QUOTED TEXT -
In order to do their jobs, users need applications, systems and services to be there when they need them. They expect them to be available. When systems are offline, they get very frustrated at lost productivity and their frustration is quickly directed at IT. Revenue may be lost and IT incurs the cost of remedial action to get systems back online. Often, IT managers will be called in to answer difficult questions on why service downtime is hurting the business – and IT’s already fragile reputation takes another beating. Service downtime is a big issue for the business. Predictable, reliable services is what they want.

If you’re looking for quick wins to improve availability, there are none. High availability is reliant on all of the moving parts of IT working together – as well as an understanding in the business that building high quality, high availability services takes time and costs money. That means that all of the different areas of service design and service support must all be primed to focus on availability.

Fundamentally, the availability of a service is reliant on the infrastructure components that support it, as well as having robust ITSM processes in place to maintain, restore and optimise performance. To begin with, infrastructure quality dictates availability. Poor infrastructure quality means plenty of downtime and a lot of calls to the service desk. When a link in the chain breaks, the service goes down and remedial support processes kick in. Depending on how IT deals with the issue, the service might be out of action for a short while, or a long time. The part IT operations plays is damage limitation, and continual improvement.

The development perspective – high availability begins with good service design

There’s no such thing as perfect service design, nor the perfect infrastructure. Designs have flaws. Components fail. 100% uptime is impossible, but high availability always starts with good service design. IT managers like me (and indeed the business people asking for services) need to be acutely aware of this fact.

High quality infrastructure costs money, so high availability costs money. You get what you pay for. But IT budgets only stretch so far, so this is where the balancing act lies. Yes, with unlimited budget and time IT could design a theoretically unbreakable system – elegantly composed of only the finest equipment, designed with multiple component redundancy and automated failover. But IT doesn’t have unlimited time and budget. IT is constrained on all sides. Individual projects compete for budget. Resources are thin on the ground. The business always wants it now. So in many cases, IT has to make do and mend.

TASK DETAILS - Return a verbatim copy of the passage on IT service availability, starting at "There’s no such" and stopping after "of this fact.".

SUPPLIED MATERIAL -

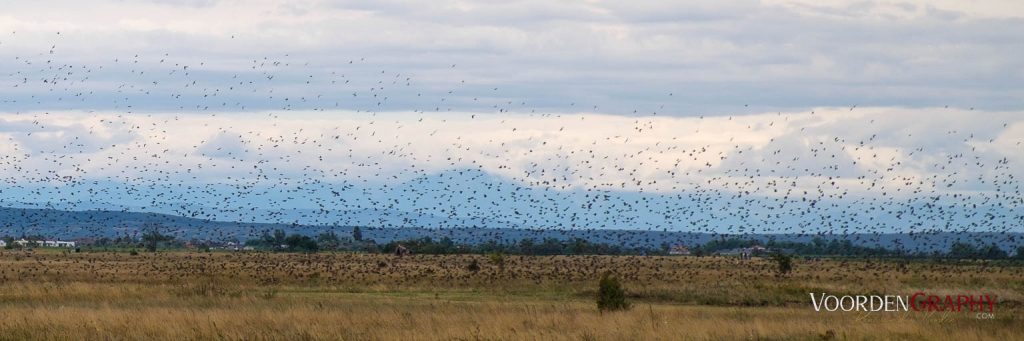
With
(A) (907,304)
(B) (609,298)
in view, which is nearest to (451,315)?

EXPECTED ANSWER -
There’s no such thing as perfect service design, nor the perfect infrastructure. Designs have flaws. Components fail. 100% uptime is impossible, but high availability always starts with good service design. IT managers like me (and indeed the business people asking for services) need to be acutely aware of this fact.